- [WHAT TO PRODUCE]:
Below are the records; repeat them in full, exactly.

- [DATA UNDER STUDY]:
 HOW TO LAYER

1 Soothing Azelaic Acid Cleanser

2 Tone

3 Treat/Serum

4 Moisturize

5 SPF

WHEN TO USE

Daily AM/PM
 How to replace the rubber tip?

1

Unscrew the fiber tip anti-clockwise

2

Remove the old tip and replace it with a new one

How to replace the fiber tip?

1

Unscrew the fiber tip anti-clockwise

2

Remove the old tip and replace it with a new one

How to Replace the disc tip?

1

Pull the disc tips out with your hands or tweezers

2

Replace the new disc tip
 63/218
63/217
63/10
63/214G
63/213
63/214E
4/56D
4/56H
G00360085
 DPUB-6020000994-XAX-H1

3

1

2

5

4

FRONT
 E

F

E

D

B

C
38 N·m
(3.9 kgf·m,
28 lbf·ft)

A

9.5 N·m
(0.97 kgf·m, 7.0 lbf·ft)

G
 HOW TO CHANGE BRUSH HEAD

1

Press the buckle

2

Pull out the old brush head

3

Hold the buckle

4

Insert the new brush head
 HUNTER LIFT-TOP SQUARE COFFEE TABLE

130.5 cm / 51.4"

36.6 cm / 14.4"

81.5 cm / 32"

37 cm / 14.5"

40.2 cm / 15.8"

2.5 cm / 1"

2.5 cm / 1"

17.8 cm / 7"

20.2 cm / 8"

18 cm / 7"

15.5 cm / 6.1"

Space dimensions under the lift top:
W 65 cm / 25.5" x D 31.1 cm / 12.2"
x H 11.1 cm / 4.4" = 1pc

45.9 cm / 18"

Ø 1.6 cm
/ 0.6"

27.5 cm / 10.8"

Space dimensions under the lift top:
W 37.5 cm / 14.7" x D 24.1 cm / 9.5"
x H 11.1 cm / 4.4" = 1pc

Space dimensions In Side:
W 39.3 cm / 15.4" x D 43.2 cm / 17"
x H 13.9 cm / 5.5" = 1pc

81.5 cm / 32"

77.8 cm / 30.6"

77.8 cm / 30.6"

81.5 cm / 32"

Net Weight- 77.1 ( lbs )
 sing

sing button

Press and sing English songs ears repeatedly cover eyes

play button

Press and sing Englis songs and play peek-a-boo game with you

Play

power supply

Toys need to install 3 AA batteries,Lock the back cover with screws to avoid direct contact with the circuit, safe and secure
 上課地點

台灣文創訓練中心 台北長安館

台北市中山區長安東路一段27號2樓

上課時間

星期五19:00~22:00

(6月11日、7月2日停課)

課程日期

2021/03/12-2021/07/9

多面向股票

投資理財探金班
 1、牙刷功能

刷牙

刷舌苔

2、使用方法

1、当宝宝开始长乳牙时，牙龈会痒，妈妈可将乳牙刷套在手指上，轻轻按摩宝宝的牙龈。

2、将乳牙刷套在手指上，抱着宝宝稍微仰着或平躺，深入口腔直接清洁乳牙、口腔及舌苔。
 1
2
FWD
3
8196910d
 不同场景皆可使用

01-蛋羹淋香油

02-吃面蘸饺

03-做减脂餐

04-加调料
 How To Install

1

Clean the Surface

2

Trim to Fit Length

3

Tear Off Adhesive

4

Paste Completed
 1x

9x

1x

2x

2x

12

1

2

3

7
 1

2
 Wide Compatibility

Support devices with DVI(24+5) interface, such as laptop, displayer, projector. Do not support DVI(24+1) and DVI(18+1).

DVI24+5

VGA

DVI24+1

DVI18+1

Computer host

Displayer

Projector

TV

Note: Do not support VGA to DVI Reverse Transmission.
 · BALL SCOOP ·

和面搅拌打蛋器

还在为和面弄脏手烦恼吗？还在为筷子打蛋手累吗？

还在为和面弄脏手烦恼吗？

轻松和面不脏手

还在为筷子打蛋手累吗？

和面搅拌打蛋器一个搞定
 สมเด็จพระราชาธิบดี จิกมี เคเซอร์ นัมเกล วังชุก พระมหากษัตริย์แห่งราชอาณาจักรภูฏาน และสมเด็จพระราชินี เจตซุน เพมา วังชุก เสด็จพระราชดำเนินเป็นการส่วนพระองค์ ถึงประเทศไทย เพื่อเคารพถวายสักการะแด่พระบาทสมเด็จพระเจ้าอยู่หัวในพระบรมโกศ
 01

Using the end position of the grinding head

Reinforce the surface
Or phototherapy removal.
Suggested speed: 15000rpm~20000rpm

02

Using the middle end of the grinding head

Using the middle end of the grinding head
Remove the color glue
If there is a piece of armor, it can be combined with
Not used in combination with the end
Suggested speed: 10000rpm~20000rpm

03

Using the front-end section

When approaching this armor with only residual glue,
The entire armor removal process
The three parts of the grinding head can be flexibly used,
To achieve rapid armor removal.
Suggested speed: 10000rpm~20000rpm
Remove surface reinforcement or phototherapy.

- [WRITTEN SOLUTION]:
 HOW TO LAYER

1 Soothing Azelaic Acid Cleanser

2 Tone

3 Treat/Serum

4 Moisturize

5 SPF

WHEN TO USE

Daily AM/PM
 How to replace the rubber tip?

1

Unscrew the fiber tip anti-clockwise

2

Remove the old tip and replace it with a new one

How to replace the fiber tip?

1

Unscrew the fiber tip anti-clockwise

2

Remove the old tip and replace it with a new one

How to Replace the disc tip?

1

Pull the disc tips out with your hands or tweezers

2

Replace the new disc tip
 63/218
63/217
63/10
63/214G
63/213
63/214E
4/56D
4/56H
G00360085
 DPUB-6020000994-XAX-H1

3

1

2

5

4

FRONT
 E

F

E

D

B

C
38 N·m
(3.9 kgf·m,
28 lbf·ft)

A

9.5 N·m
(0.97 kgf·m, 7.0 lbf·ft)

G
 HOW TO CHANGE BRUSH HEAD

1

Press the buckle

2

Pull out the old brush head

3

Hold the buckle

4

Insert the new brush head
 HUNTER LIFT-TOP SQUARE COFFEE TABLE

130.5 cm / 51.4"

36.6 cm / 14.4"

81.5 cm / 32"

37 cm / 14.5"

40.2 cm / 15.8"

2.5 cm / 1"

2.5 cm / 1"

17.8 cm / 7"

20.2 cm / 8"

18 cm / 7"

15.5 cm / 6.1"

Space dimensions under the lift top:
W 65 cm / 25.5" x D 31.1 cm / 12.2"
x H 11.1 cm / 4.4" = 1pc

45.9 cm / 18"

Ø 1.6 cm
/ 0.6"

27.5 cm / 10.8"

Space dimensions under the lift top:
W 37.5 cm / 14.7" x D 24.1 cm / 9.5"
x H 11.1 cm / 4.4" = 1pc

Space dimensions In Side:
W 39.3 cm / 15.4" x D 43.2 cm / 17"
x H 13.9 cm / 5.5" = 1pc

81.5 cm / 32"

77.8 cm / 30.6"

77.8 cm / 30.6"

81.5 cm / 32"

Net Weight- 77.1 ( lbs )
 sing

sing button

Press and sing English songs ears repeatedly cover eyes

play button

Press and sing Englis songs and play peek-a-boo game with you

Play

power supply

Toys need to install 3 AA batteries,Lock the back cover with screws to avoid direct contact with the circuit, safe and secure
 上課地點

台灣文創訓練中心 台北長安館

台北市中山區長安東路一段27號2樓

上課時間

星期五19:00~22:00

(6月11日、7月2日停課)

課程日期

2021/03/12-2021/07/9

多面向股票

投資理財探金班
 1、牙刷功能

刷牙

刷舌苔

2、使用方法

1、当宝宝开始长乳牙时，牙龈会痒，妈妈可将乳牙刷套在手指上，轻轻按摩宝宝的牙龈。

2、将乳牙刷套在手指上，抱着宝宝稍微仰着或平躺，深入口腔直接清洁乳牙、口腔及舌苔。
 1
2
FWD
3
8196910d
 不同场景皆可使用

01-蛋羹淋香油

02-吃面蘸饺

03-做减脂餐

04-加调料
 How To Install

1

Clean the Surface

2

Trim to Fit Length

3

Tear Off Adhesive

4

Paste Completed
 1x

9x

1x

2x

2x

12

1

2

3

7
 1

2
 Wide Compatibility

Support devices with DVI(24+5) interface, such as laptop, displayer, projector. Do not support DVI(24+1) and DVI(18+1).

DVI24+5

VGA

DVI24+1

DVI18+1

Computer host

Displayer

Projector

TV

Note: Do not support VGA to DVI Reverse Transmission.
 · BALL SCOOP ·

和面搅拌打蛋器

还在为和面弄脏手烦恼吗？还在为筷子打蛋手累吗？

还在为和面弄脏手烦恼吗？

轻松和面不脏手

还在为筷子打蛋手累吗？

和面搅拌打蛋器一个搞定
 สมเด็จพระราชาธิบดี จิกมี เคเซอร์ นัมเกล วังชุก พระมหากษัตริย์แห่งราชอาณาจักรภูฏาน และสมเด็จพระราชินี เจตซุน เพมา วังชุก เสด็จพระราชดำเนินเป็นการส่วนพระองค์ ถึงประเทศไทย เพื่อเคารพถวายสักการะแด่พระบาทสมเด็จพระเจ้าอยู่หัวในพระบรมโกศ
 01

Using the end position of the grinding head

Reinforce the surface
Or phototherapy removal.
Suggested speed: 15000rpm~20000rpm

02

Using the middle end of the grinding head

Using the middle end of the grinding head
Remove the color glue
If there is a piece of armor, it can be combined with
Not used in combination with the end
Suggested speed: 10000rpm~20000rpm

03

Using the front-end section

When approaching this armor with only residual glue,
The entire armor removal process
The three parts of the grinding head can be flexibly used,
To achieve rapid armor removal.
Suggested speed: 10000rpm~20000rpm
Remove surface reinforcement or phototherapy.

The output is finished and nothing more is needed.